- _Assignment_
Below is a listing; print exactly its lines from the one containing "R496436, ���� 1853�" down to the one containing "Ropa interior sexy", both inclusive, with every picture left out.

- _Entries provided_
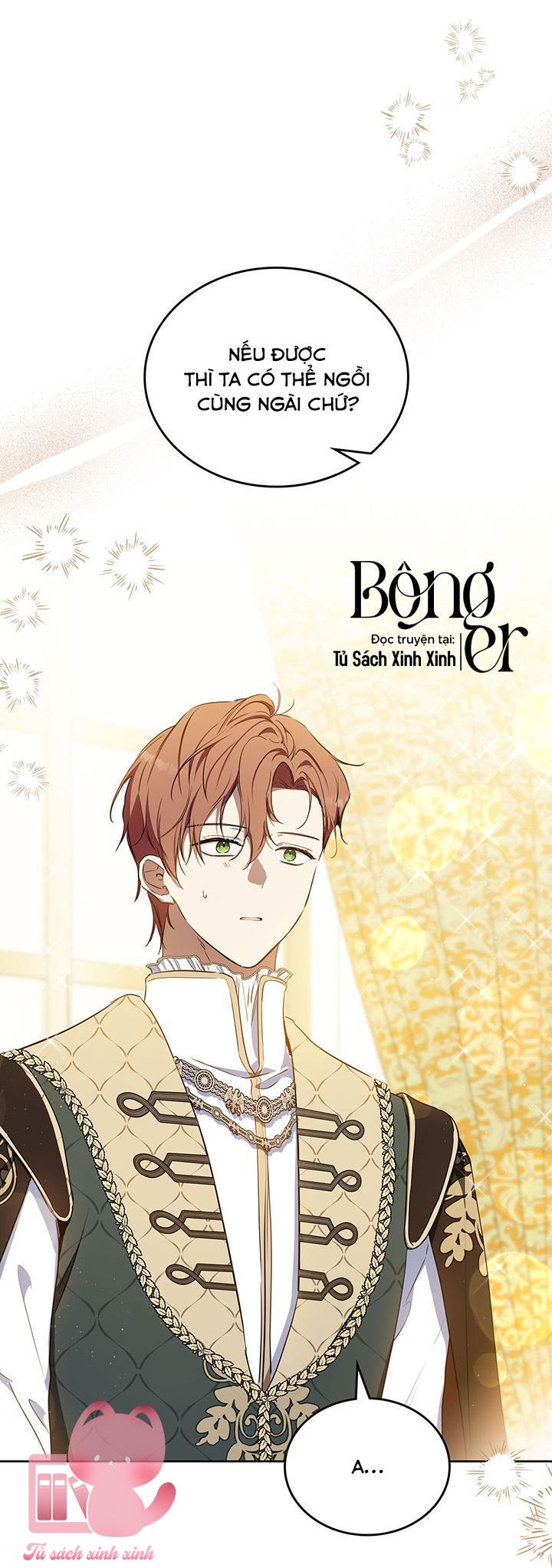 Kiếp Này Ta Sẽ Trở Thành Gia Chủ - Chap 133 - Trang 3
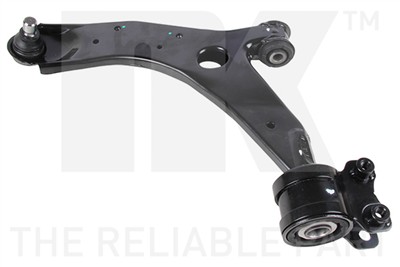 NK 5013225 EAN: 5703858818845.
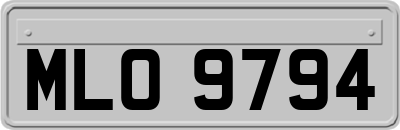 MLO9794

...

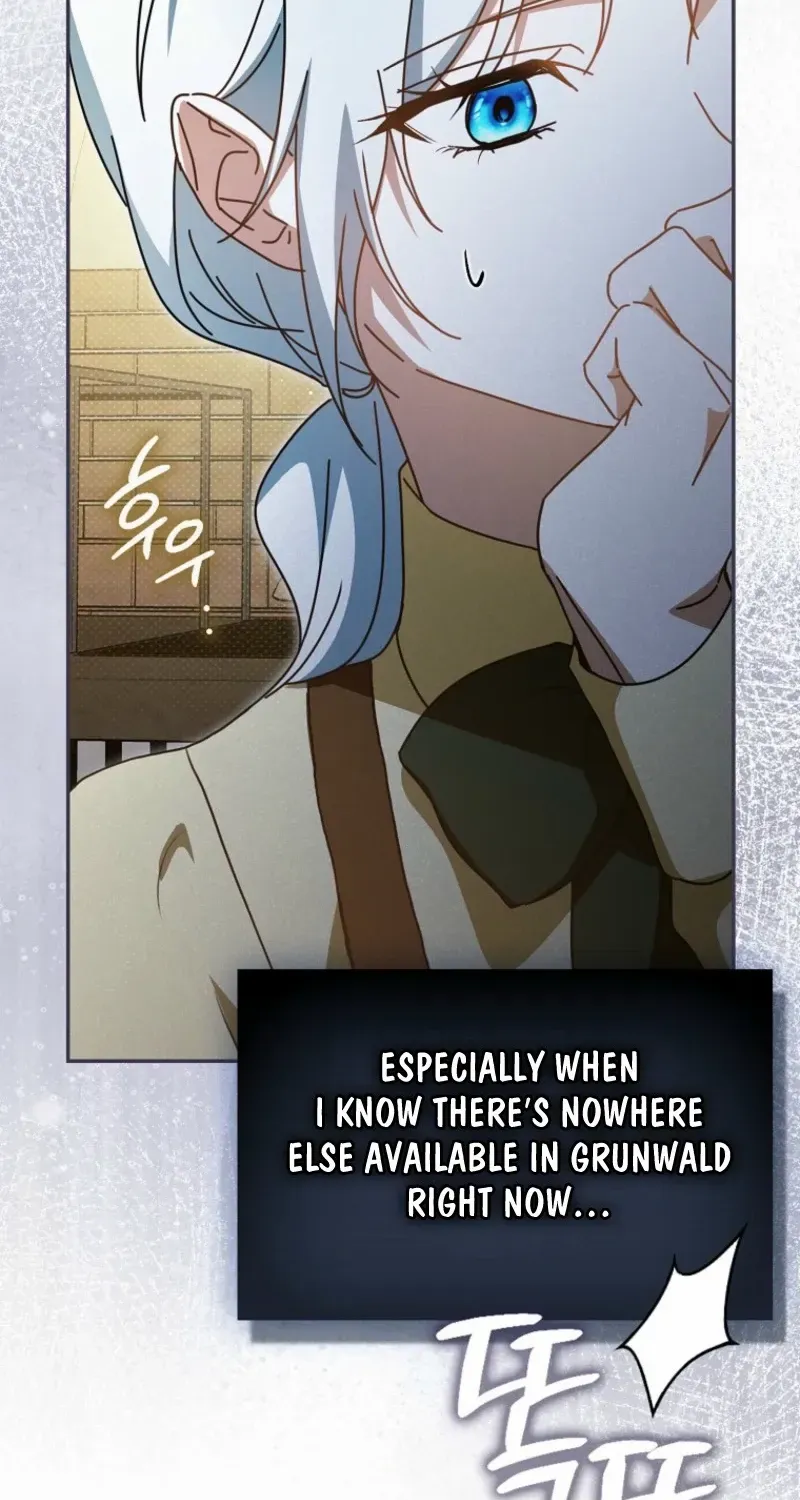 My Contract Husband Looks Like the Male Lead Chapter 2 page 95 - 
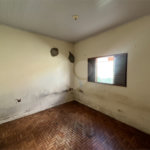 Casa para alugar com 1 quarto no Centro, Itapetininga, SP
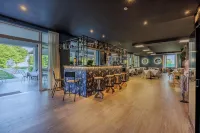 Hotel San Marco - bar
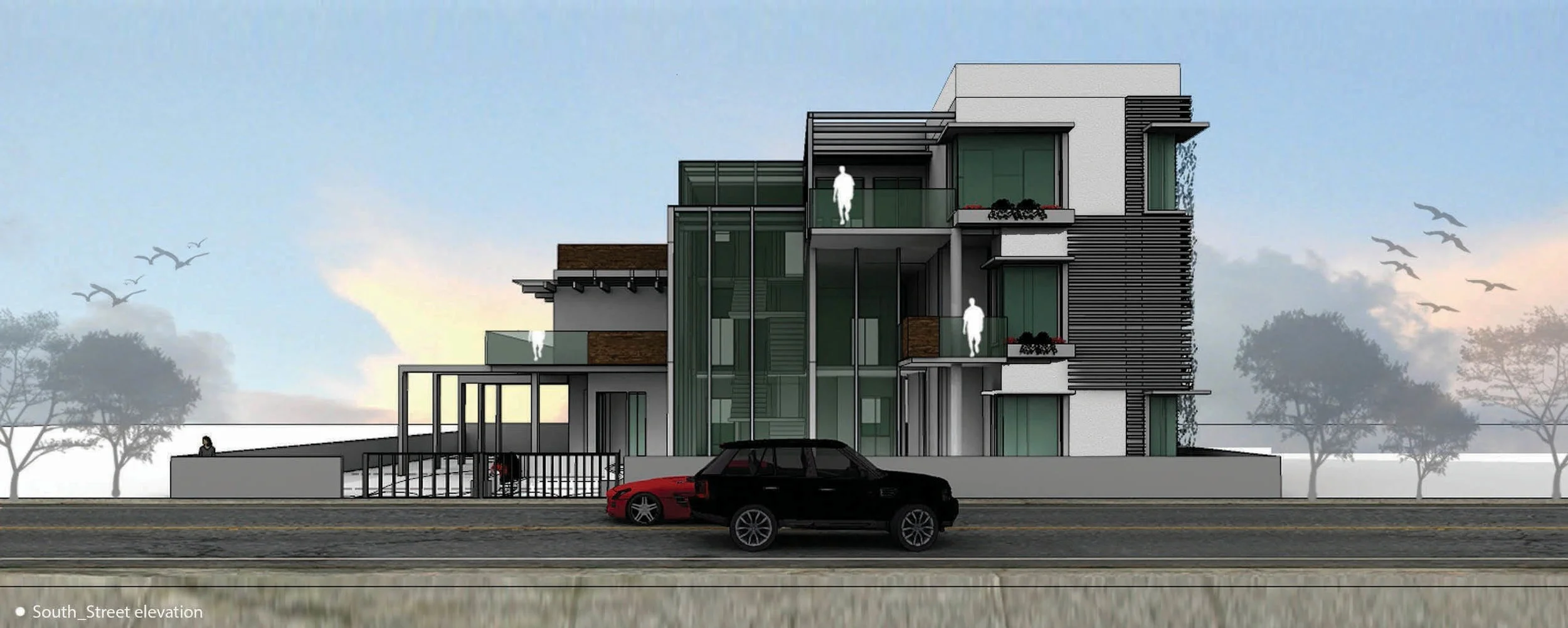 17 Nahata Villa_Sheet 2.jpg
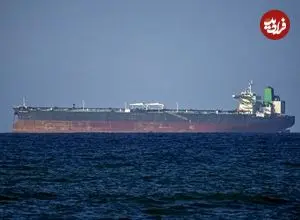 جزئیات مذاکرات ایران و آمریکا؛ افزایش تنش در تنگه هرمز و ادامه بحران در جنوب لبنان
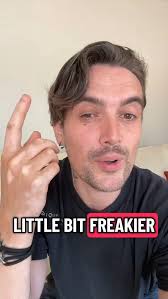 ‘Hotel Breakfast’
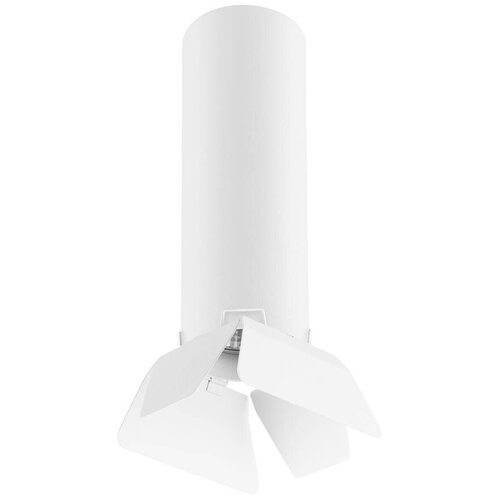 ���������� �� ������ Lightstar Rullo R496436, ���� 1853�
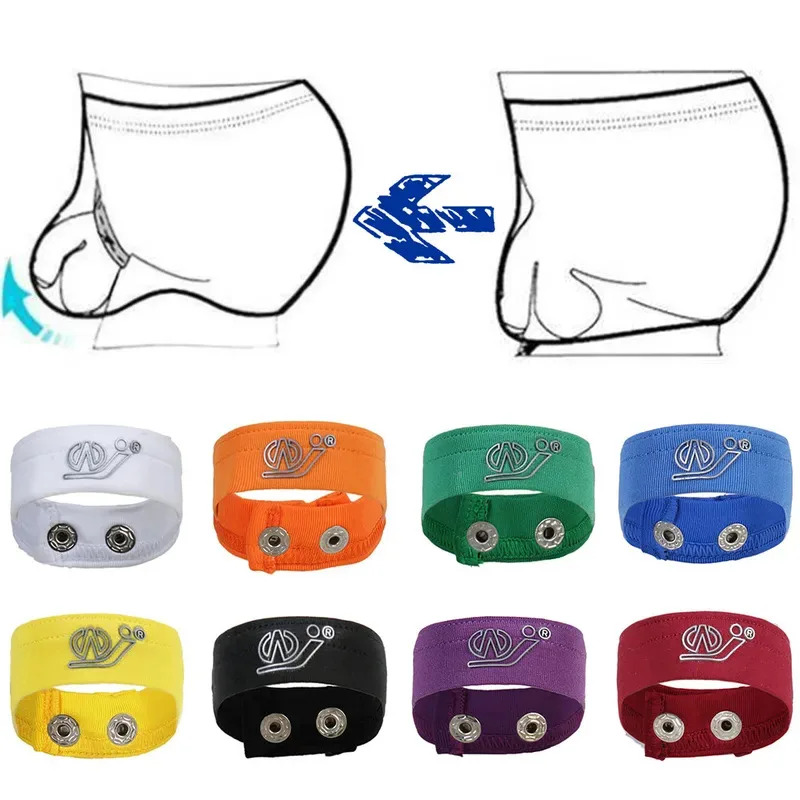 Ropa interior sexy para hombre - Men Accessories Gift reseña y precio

- _Result of the task_
 ���������� �� ������ Lightstar Rullo R496436, ���� 1853�
 Ropa interior sexy para hombre - Men Accessories Gift reseña y precio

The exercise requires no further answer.